Hi, we have bees printing tees for about a year. We are still in the learning process. We are doing pretty good with things. I have a question and will give as much info as possible. We use a Transpro 15x15 heatpress and we have a Brother Office Jet Wide area printer. We use Clearsoft Inkjet paper for lights. We press at 395 with medium pressure for 15 sec. I am attaching a picture of a shirt that discolored. Can someone please help us find out what is going on?


----------



## artlife (Jan 15, 2010)

Tobyshuman said:


> Hi, we have bees printing tees for about a year. We are still in the learning process. We are doing pretty good with things. I have a question and will give as much info as possible. We use a Transpro 15x15 heatpress and we have a Brother Office Jet Wide area printer. We use Clearsoft Inkjet paper for lights. We press at 395 with medium pressure for 15 sec. I am attaching a picture of a shirt that discolored. Can someone please help us find out what is going on?

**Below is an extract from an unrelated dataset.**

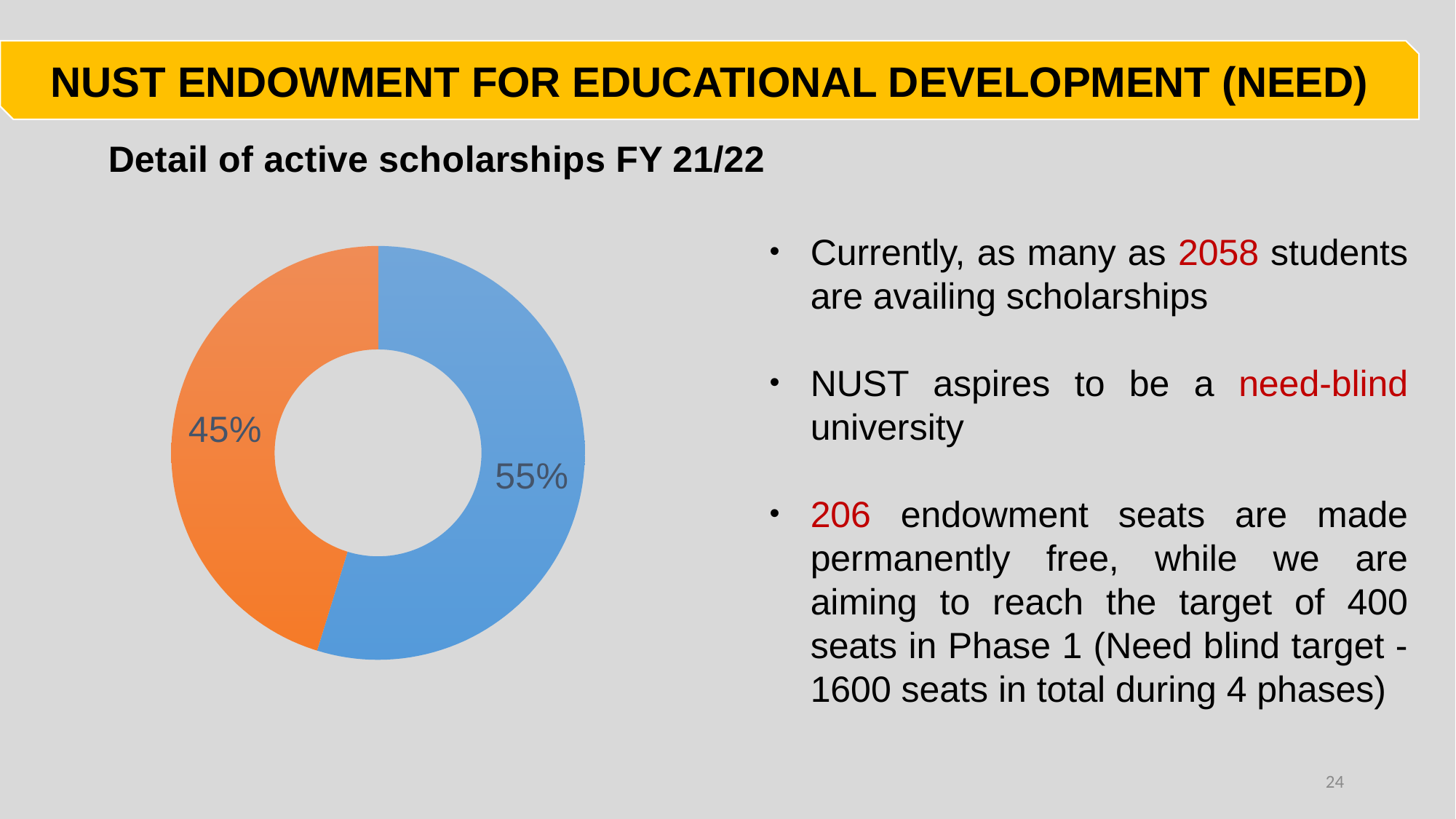
Is the value of the orange slice in the doughnut chart greater or less than 50%? less How many slices does the doughnut chart have? 2 What share of the doughnut chart does the blue slice represent? 55% What two colours are used for the slices of the doughnut chart? blue and orange What percentage is shown on the blue slice of the doughnut chart? 55% Which slice of the doughnut chart is the smallest? the orange slice (45%) What is the difference in percentage points between the blue slice and the orange slice of the doughnut chart? 10 percentage points What is the heading shown above the doughnut chart on the slide? Detail of active scholarships FY 21/22 Which slice of the doughnut chart is the largest? the blue slice (55%) Which is larger in the doughnut chart, the blue slice or the orange slice? the blue slice What percentage is shown on the orange slice of the doughnut chart? 45% What kind of chart is shown on the slide? doughnut chart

I don't see a photo, and you don't say what kind of shirt. a quick google found these instructions:

Best paper for inkjet! Can be used only on light colored garments made of 100% cotton and 50/50 blended T-Shirts, sweatshirts, canvas, spandex, felt, ribbed knits, silk and lycra. This paper leaves a very soft hand and a crystal clear image. After printing, a light background film will appear. This is the polymer coating that 'carries' the ink into the shirt fibers. Normally, after washing this coating will diminish or disappear.

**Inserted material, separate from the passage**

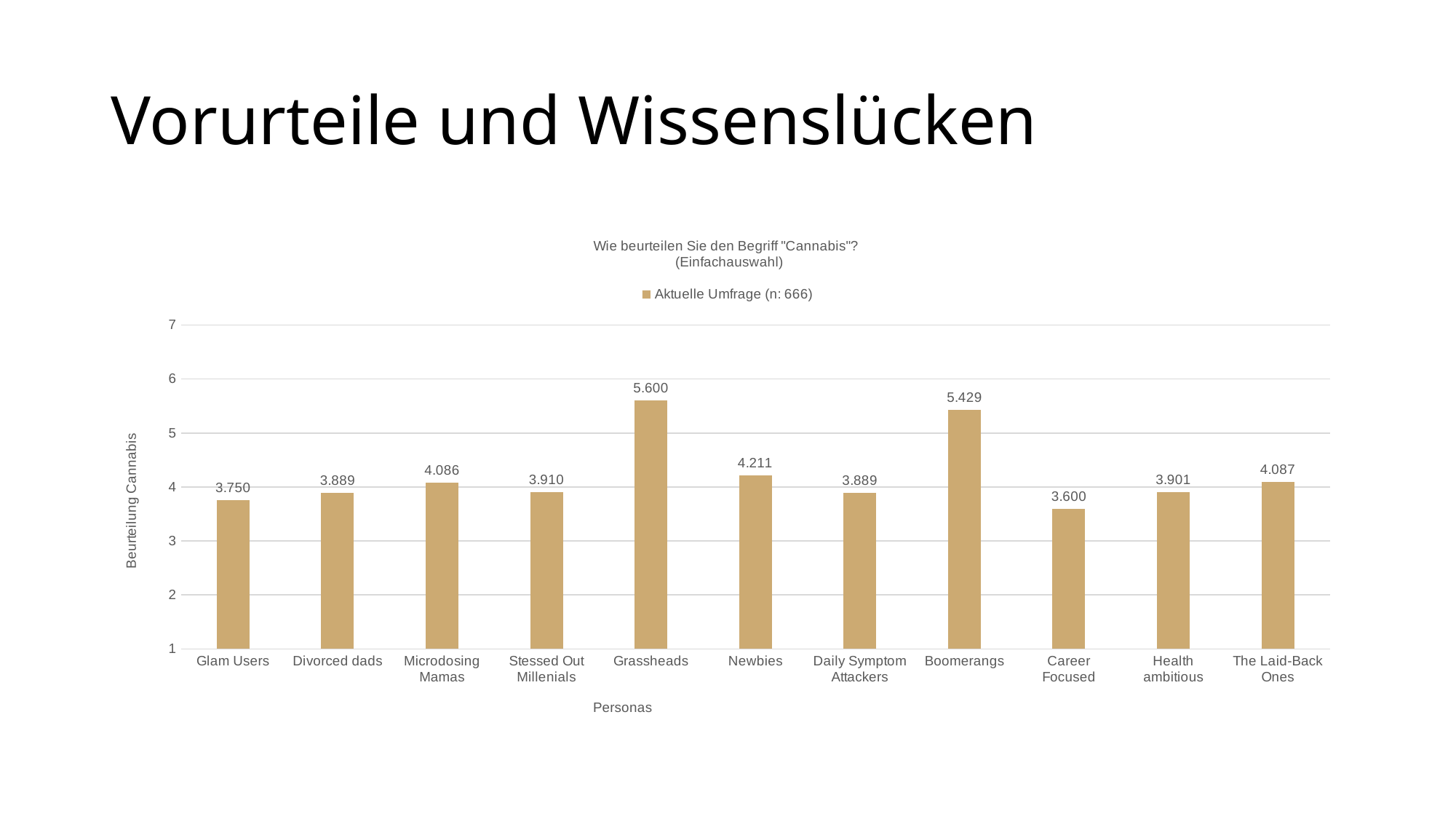
What is the difference between the values for Grassheads and Boomerangs? 0.171 What kind of chart is shown? Bar chart Which persona has the highest value? Grassheads How many personas are shown on the x axis? 11 What is the value for Career Focused? 3.600 Which is larger, the value for Newbies or the value for Microdosing Mamas? Newbies Which persona has the lowest value? Career Focused What is the legend entry of the chart? Aktuelle Umfrage (n: 666) What is the value for Newbies? 4.211 How many series does the legend list? 1 What is the value for Grassheads? 5.600 What is the value for Boomerangs? 5.429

Set your printer to mirror image before you print. 
Print your image on the coated side of the transfer paper (white side, not blue). Allow the printed image to dry before transferring. 
Set heat press at 385-400 degrees with medium pressure. 
Pre-heat garment for 3 seconds to remove moisture. 
Place transfer face down and press for 15-20 seconds and peel hot immediately. 
*Tips & Notes*
 

Manufacturer and seller are not responsible for damaged caused by misuse of this paper.

*Tips & Notes*


On Cotton press at 375°. Use light pressure. Print for 25 seconds. 
On synthetic fabrics, press at 350°. Use light pressure. Print for 10 seconds. 
On Cotton blends press at 300° to 310°. Use light pressure. Print for 25-30 seconds. 
Manufacturer and seller are not responsible for damage caused by misuse of paper.
 so there is some contradiction in their instructions.


----------



## Tobyshuman (Jun 15, 2014)

Thank you so very much. Now we know where we are going wrong. I have got a huge order for a resturant and I do not want the film on the shirts.


----------